■ **SOURCE TEXT**
— BEGIN —

I suggest figuring out how to have a halter on under your bridle. I had to remove the nose band so I could do that. BUT my boy drives in an open bridle so he doesn't really need the nose band. If you drive in blinders you'll need to keep that because the nose band balances and helps keep the blinders centered. A driving/grooming collar is a great option but you'll need to take the time to teach her about that. The pressure comes from a different place than it does with the halter, and can cause them to panic at first. (you can see this in the photo below, right behind this little mares bridle!)



I have a first aid kit in my bike pack as well. I also carry bear spray and my hand gun when I am in the mountains. But we have bears, wolves and mountain lions so I am just being prepared. I have two bottles of water, one in the bike water bottle holder on my bike and one in my pack. 



I have paracord in my pack, small bolt cutters, scissors, a diapter and vet wrap and wound spray in my pack as well. I keep my phone on my person at all times. Just in case I am separated from my pony.

— END —

■ **SUPPLIED INFORMATION**
— BEGIN —

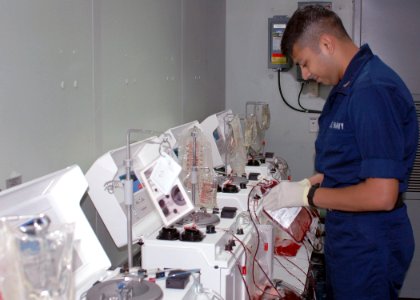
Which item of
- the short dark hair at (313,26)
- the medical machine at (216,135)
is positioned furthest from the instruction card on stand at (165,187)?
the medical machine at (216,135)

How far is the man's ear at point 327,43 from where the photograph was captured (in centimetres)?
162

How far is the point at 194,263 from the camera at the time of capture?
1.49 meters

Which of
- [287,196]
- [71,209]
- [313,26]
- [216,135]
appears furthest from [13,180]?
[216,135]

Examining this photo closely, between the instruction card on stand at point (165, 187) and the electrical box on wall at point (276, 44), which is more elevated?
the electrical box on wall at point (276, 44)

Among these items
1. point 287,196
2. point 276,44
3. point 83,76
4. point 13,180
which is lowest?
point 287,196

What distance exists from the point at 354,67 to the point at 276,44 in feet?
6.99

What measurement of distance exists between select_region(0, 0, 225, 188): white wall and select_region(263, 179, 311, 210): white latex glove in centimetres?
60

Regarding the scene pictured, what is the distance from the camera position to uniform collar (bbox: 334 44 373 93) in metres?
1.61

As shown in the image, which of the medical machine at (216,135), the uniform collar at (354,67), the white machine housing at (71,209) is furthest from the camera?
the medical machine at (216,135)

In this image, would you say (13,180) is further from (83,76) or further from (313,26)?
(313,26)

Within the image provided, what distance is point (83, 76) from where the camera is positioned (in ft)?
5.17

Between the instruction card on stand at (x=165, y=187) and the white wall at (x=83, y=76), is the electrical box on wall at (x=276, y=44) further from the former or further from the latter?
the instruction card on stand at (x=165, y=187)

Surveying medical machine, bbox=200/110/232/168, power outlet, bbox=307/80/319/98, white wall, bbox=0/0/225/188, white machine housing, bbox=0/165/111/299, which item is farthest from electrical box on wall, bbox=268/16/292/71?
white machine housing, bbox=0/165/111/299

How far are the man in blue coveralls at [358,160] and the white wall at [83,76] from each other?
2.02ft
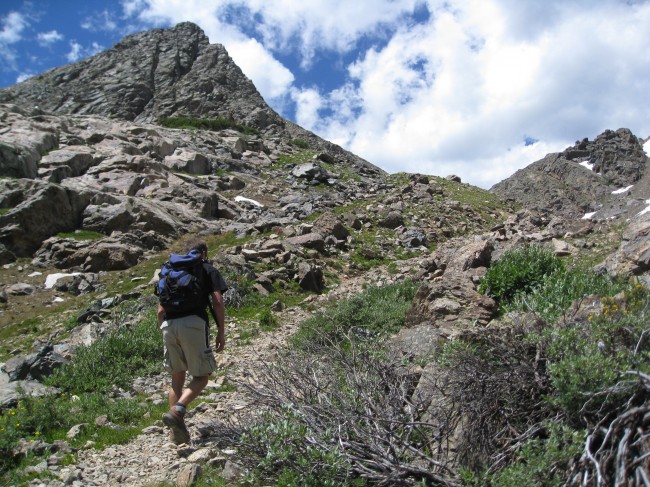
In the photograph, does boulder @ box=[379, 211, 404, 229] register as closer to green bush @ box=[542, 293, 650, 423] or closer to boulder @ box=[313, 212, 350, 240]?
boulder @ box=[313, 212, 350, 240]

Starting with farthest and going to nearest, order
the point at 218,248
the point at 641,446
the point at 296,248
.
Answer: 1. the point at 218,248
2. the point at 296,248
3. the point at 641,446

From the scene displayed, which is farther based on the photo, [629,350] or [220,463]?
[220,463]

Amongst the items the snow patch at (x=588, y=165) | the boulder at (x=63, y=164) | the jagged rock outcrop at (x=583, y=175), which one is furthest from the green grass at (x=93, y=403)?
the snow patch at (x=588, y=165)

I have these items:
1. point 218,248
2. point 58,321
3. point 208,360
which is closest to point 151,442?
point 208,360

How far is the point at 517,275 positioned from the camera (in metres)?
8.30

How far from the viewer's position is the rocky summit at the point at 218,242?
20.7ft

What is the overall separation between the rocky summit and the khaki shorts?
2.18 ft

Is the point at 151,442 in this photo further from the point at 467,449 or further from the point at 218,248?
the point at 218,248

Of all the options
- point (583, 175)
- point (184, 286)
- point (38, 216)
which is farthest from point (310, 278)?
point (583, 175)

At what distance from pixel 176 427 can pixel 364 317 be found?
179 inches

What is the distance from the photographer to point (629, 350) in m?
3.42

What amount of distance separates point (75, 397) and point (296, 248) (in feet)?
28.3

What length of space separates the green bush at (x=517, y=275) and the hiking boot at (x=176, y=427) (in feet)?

— END —
— BEGIN —

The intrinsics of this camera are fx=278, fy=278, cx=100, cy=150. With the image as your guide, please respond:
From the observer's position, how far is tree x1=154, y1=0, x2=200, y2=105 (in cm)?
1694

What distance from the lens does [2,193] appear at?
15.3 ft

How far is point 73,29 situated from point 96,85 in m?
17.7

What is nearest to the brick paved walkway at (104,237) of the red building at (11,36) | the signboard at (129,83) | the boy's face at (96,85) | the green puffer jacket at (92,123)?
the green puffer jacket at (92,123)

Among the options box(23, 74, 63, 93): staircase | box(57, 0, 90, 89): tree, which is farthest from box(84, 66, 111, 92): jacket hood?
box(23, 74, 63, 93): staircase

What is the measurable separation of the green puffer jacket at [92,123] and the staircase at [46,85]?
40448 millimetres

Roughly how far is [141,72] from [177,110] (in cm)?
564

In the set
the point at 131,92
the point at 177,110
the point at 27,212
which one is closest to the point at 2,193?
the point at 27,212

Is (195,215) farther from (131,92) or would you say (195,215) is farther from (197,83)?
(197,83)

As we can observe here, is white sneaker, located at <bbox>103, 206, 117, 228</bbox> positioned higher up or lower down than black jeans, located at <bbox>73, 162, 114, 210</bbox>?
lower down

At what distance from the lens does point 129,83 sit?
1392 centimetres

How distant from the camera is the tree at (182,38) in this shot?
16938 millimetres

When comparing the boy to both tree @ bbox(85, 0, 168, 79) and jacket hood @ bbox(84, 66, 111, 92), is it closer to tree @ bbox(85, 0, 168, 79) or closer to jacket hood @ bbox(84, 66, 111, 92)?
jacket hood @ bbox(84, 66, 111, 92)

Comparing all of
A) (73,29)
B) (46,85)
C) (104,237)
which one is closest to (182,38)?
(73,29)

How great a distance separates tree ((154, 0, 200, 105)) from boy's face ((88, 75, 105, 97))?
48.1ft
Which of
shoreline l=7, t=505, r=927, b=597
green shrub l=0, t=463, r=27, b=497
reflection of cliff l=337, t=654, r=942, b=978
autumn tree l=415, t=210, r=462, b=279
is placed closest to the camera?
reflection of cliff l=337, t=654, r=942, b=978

— END —

■ **WHAT THIS EXERCISE ASKS**
a - Answer these questions from the driving gear post:
(i) What did the writer have to remove to fit a halter under the bridle?
(ii) Where is the second of the two water bottles kept?
(iii) What does the writer carry in the mountains?
b - How would you say this sentence from the driving gear post in Spanish: "I keep my phone on my person at all times."
The records are separate material and have no connection to the driving gear post.

■ **ANSWERS FOR THE EXERCISE**
a -
(i) The nose band.
(ii) In the writer's pack.
(iii) Bear spray and a hand gun.

b - Llevo mi teléfono conmigo en todo momento.